From the line containing "Ceres, eine ungewöhnliche" down to the line containing "Lodge gate snow", copy out the entries below exactly, both lines included, and nothing else; pictures do not belong in the copy.

Dataset:
= = =
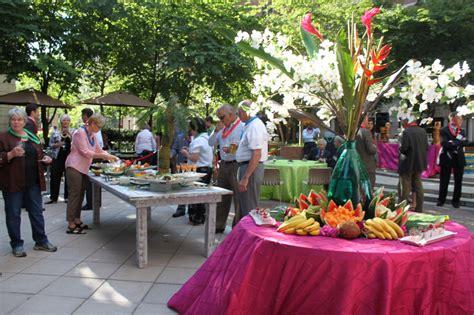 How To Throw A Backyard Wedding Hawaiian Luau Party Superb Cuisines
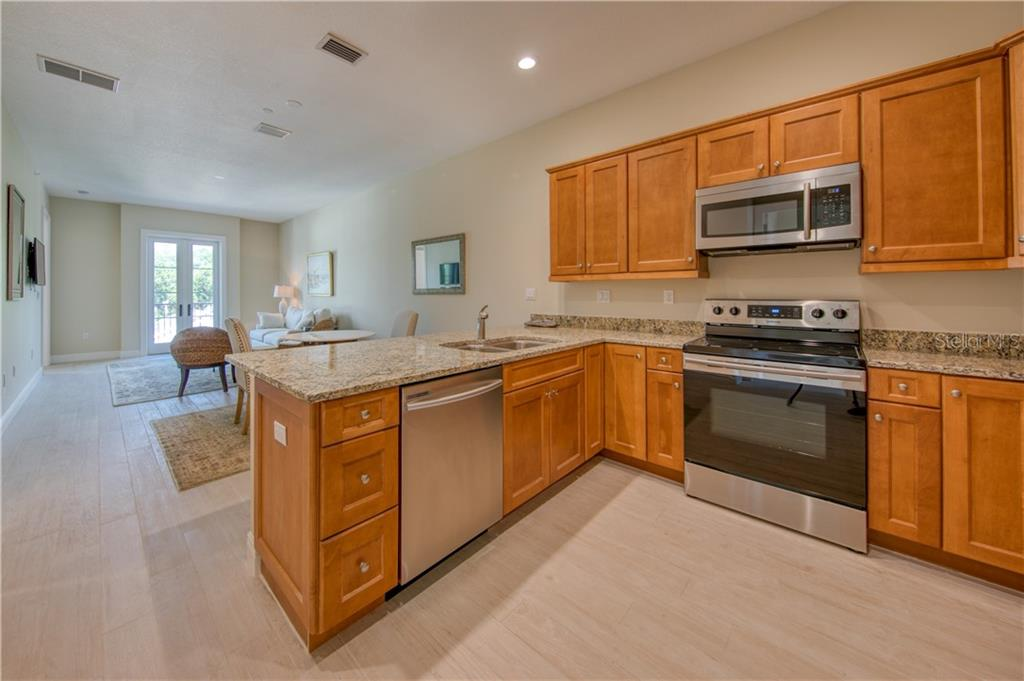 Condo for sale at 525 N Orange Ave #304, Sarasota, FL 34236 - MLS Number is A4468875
= = =
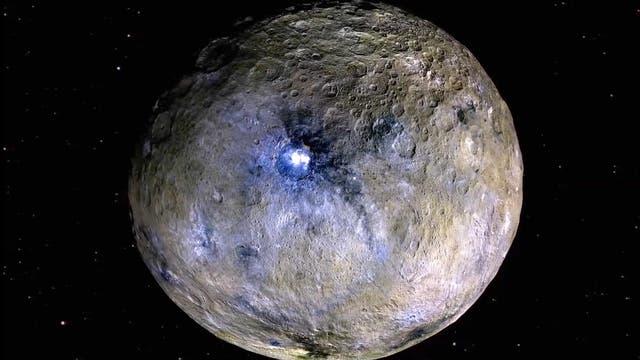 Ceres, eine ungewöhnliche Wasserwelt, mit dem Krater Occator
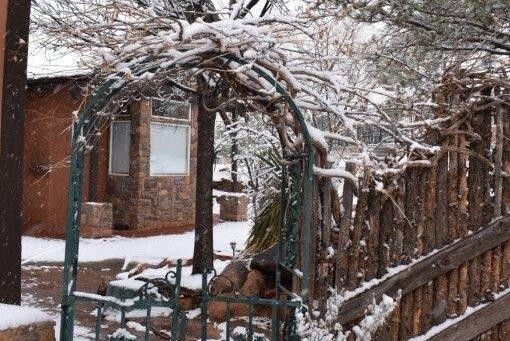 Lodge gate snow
= = =
Exercise solution:
 Ceres, eine ungewöhnliche Wasserwelt, mit dem Krater Occator
 Lodge gate snow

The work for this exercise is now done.